Scientific classification
- Kingdom: Plantae
- Clade: Tracheophytes
- Clade: Angiosperms
- Clade: Eudicots
- Clade: Asterids
- Order: Asterales
- Family: Asteraceae
- Genus: Antennaria
- Species: A. neglecta
- Binomial name: Antennaria neglecta Greene
- Synonyms: Synonymy Antennaria angustiarum Lunell ; Antennaria athabascensis 'Greene ; Antennaria campestris Rydb. ; Antennaria chelonica Lunell ; Antennaria erosa Greene ; Antennaria longifolia Greene ; Antennaria lunellii Greene ; Antennaria nebrascensis Greene ; Antennaria parvula Greene ; Antennaria wilsonii Greene ;

= Antennaria neglecta =

- Genus: Antennaria
- Species: neglecta
- Authority: Greene

Species of flowering plant

Antennaria neglecta is a North American species of flowering plants in the family Asteraceae known by the common name field pussytoes. It is widespread across much of Canada (including Northwest Territories plus all provinces except Newfoundland and Labrador) as well as the northeastern and north-central United States.

Antennaria neglecta is an herb up to 25 cm (10 inches) tall with as many as 8 flowering heads per plant. Male and female flowers are borne on separate plants, some populations being composed entirely of female plants.

■ QUESTIONS
[1] In the passage on field pussytoes, substitute "Compositae" for "Asteraceae" and give the text from "Antennaria neglecta is a North" up to and including "of female plants.".
[2] Translate this sentence from the passage on field pussytoes into Spanish: "Male and female flowers are borne on separate plants, some populations being composed entirely of female plants."
The lines after this text come from a separate source.

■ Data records
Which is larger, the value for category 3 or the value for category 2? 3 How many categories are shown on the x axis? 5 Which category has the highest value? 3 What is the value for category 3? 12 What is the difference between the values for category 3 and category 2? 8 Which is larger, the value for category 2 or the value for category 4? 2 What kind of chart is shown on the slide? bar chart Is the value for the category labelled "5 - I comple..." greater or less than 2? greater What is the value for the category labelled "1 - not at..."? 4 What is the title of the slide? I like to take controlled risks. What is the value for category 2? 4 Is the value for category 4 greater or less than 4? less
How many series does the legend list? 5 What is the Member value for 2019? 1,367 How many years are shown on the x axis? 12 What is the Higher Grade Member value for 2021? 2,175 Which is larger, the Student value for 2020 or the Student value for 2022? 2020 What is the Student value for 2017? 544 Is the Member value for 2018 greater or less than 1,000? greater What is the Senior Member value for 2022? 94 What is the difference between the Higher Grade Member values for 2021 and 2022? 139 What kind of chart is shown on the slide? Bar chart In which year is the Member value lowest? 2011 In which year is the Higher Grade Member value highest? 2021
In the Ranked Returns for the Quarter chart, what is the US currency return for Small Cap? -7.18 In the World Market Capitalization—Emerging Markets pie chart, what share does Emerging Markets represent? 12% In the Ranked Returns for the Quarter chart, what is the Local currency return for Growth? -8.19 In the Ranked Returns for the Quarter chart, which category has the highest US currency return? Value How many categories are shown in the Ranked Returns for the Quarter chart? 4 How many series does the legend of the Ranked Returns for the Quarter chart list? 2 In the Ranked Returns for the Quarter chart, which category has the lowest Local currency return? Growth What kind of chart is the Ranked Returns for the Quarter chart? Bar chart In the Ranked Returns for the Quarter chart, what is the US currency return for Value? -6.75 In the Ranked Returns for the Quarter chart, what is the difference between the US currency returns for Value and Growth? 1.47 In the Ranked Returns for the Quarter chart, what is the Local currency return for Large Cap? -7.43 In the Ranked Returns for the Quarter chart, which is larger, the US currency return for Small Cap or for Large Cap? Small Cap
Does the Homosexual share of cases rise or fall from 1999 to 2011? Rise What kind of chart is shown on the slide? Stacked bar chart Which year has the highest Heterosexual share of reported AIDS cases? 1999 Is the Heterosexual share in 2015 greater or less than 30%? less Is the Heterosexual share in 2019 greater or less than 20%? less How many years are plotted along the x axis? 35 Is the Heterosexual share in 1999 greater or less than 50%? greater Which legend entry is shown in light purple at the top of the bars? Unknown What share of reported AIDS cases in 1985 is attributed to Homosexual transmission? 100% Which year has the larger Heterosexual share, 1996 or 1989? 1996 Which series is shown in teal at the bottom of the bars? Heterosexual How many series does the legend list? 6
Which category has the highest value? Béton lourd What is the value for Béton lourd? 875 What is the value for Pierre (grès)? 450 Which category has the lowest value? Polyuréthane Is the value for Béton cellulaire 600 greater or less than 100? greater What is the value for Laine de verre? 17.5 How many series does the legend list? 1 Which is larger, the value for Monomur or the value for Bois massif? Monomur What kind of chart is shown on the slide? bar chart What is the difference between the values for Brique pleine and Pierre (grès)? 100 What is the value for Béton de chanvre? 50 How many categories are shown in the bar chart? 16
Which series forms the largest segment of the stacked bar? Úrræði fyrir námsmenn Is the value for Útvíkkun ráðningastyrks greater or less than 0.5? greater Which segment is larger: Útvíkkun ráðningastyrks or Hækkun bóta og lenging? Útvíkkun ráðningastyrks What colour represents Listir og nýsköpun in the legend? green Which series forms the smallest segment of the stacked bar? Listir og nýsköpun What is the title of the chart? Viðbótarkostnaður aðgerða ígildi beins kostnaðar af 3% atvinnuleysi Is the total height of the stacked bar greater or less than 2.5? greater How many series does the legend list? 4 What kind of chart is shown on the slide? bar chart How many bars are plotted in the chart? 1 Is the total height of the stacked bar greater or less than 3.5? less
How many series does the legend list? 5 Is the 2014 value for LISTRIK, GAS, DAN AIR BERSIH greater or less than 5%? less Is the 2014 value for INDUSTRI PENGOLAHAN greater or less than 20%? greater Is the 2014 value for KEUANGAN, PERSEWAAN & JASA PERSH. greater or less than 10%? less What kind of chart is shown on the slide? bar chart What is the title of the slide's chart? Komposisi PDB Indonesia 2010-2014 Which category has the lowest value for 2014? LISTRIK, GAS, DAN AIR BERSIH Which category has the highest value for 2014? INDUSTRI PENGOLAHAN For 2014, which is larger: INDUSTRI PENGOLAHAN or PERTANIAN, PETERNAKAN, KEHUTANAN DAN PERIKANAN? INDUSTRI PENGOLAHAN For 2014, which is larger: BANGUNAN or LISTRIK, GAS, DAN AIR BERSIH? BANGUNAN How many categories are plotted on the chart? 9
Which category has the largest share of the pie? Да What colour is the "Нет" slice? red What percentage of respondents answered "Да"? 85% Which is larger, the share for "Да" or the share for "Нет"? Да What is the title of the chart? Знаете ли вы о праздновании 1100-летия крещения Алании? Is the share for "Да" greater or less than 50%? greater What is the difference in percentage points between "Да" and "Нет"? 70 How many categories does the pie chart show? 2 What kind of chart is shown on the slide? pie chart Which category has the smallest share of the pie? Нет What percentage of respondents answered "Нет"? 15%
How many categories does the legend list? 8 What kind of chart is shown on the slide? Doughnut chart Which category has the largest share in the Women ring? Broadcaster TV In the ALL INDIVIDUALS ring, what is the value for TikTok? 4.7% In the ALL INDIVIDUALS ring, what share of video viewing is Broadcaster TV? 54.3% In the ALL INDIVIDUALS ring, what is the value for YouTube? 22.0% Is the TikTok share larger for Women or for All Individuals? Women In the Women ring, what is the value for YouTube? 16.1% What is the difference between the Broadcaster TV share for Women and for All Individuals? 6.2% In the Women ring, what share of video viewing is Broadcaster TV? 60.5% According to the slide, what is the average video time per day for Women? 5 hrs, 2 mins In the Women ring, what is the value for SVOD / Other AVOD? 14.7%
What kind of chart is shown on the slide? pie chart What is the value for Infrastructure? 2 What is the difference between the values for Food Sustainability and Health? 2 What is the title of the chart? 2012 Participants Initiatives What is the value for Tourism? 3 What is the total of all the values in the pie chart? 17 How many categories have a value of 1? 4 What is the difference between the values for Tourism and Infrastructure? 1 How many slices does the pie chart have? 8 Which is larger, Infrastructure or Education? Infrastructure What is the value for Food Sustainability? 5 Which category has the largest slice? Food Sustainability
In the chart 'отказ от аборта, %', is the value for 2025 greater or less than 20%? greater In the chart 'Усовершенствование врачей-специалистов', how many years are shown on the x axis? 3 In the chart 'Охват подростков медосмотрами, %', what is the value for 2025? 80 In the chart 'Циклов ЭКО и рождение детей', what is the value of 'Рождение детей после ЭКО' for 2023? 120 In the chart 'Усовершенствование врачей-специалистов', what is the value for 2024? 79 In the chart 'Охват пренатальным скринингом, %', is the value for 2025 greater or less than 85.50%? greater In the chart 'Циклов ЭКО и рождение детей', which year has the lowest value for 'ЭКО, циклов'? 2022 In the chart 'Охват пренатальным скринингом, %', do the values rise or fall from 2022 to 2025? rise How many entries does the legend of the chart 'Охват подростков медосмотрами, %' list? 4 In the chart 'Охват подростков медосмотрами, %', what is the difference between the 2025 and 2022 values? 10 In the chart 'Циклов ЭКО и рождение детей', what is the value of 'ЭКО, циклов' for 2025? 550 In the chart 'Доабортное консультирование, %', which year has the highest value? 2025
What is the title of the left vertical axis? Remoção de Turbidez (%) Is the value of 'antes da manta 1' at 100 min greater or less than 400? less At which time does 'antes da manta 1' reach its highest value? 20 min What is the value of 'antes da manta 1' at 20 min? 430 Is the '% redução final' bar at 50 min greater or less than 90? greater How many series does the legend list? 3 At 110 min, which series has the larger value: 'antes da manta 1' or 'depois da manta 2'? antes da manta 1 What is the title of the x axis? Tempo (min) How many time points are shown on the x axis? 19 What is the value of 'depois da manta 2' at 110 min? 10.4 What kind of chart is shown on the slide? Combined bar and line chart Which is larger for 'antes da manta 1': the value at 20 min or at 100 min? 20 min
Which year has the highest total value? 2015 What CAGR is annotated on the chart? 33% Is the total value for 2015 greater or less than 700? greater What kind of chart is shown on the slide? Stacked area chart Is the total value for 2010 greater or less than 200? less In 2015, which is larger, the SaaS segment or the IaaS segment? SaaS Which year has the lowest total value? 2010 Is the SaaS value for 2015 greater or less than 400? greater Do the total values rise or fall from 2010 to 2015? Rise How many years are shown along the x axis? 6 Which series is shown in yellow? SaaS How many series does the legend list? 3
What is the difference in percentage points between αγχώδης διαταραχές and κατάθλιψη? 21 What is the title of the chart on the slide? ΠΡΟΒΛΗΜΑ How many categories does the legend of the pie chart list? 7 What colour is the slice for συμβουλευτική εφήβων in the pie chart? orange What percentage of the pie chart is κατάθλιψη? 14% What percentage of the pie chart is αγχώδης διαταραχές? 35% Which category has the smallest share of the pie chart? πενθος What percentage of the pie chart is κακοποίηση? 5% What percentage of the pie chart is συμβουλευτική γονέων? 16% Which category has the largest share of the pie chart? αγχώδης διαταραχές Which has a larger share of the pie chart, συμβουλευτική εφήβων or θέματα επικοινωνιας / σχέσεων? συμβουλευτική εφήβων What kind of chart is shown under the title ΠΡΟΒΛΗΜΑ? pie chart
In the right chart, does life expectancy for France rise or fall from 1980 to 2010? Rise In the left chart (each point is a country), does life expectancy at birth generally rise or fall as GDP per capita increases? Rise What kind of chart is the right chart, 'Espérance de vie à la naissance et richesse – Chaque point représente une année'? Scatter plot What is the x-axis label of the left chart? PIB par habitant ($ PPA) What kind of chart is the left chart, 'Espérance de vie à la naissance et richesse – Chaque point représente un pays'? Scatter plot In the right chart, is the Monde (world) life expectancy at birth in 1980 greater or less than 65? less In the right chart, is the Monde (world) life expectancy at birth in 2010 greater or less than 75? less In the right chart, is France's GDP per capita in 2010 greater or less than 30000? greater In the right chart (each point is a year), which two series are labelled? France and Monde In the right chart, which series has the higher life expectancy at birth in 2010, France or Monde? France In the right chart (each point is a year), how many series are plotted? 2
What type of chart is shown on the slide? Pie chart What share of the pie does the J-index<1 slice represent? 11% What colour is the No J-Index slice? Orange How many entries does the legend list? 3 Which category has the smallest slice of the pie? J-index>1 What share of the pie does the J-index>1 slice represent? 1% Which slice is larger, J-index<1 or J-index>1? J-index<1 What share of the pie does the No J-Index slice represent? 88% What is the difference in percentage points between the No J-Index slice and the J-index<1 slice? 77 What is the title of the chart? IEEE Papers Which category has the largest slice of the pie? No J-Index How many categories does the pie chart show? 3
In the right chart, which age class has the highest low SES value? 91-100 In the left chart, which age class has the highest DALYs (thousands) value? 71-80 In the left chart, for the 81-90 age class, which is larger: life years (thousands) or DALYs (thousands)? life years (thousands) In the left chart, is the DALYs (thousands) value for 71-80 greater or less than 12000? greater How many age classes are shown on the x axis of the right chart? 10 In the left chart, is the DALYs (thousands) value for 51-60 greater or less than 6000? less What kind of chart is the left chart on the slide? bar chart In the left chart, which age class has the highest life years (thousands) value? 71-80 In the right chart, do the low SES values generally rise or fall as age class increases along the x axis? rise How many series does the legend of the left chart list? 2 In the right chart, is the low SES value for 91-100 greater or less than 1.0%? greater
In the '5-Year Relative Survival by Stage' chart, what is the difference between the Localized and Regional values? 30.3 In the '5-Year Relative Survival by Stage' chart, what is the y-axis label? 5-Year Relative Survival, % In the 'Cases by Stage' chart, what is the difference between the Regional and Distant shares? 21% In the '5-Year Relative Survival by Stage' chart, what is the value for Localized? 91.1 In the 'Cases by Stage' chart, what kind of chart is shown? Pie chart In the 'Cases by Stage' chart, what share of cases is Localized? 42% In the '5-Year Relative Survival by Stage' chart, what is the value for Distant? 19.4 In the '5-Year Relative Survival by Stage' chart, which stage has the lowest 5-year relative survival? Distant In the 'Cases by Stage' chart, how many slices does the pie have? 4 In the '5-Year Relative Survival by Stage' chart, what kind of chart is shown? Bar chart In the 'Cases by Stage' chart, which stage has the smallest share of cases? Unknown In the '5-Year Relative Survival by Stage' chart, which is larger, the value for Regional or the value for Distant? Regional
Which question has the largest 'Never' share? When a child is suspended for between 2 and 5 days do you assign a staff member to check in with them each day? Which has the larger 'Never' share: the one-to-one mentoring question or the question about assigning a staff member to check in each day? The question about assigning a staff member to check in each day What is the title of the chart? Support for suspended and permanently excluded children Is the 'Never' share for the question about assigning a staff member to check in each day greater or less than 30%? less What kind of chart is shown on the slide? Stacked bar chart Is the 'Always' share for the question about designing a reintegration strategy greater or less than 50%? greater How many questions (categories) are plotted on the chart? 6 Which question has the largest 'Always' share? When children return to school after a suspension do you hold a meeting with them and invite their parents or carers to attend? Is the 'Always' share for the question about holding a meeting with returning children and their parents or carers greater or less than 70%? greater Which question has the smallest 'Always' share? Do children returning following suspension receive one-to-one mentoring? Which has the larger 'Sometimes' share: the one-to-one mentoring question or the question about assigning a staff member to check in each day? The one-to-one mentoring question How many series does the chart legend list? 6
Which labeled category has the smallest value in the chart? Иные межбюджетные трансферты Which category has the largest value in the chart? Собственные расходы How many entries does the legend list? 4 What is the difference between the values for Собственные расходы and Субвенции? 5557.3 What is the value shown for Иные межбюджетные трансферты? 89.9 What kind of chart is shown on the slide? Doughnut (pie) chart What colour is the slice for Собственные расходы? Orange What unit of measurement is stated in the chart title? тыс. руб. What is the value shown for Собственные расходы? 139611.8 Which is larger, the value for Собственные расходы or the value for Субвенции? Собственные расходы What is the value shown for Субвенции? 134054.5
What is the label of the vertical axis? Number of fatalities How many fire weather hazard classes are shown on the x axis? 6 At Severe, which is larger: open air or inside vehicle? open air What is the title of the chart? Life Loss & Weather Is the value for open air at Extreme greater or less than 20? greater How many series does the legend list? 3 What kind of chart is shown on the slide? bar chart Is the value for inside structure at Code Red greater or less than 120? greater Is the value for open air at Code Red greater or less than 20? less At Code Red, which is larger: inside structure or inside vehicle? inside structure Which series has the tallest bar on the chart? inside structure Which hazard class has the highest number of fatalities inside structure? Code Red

■ ANSWERS PER TASK
[1]
Antennaria neglecta is a North American species of flowering plants in the family Compositae known by the common name field pussytoes. It is widespread across much of Canada (including Northwest Territories plus all provinces except Newfoundland and Labrador) as well as the northeastern and north-central United States.

Antennaria neglecta is an herb up to 25 cm (10 inches) tall with as many as 8 flowering heads per plant. Male and female flowers are borne on separate plants, some populations being composed entirely of female plants.

[2] Las flores masculinas y femeninas se producen en plantas separadas, y algunas poblaciones están compuestas enteramente por plantas femeninas.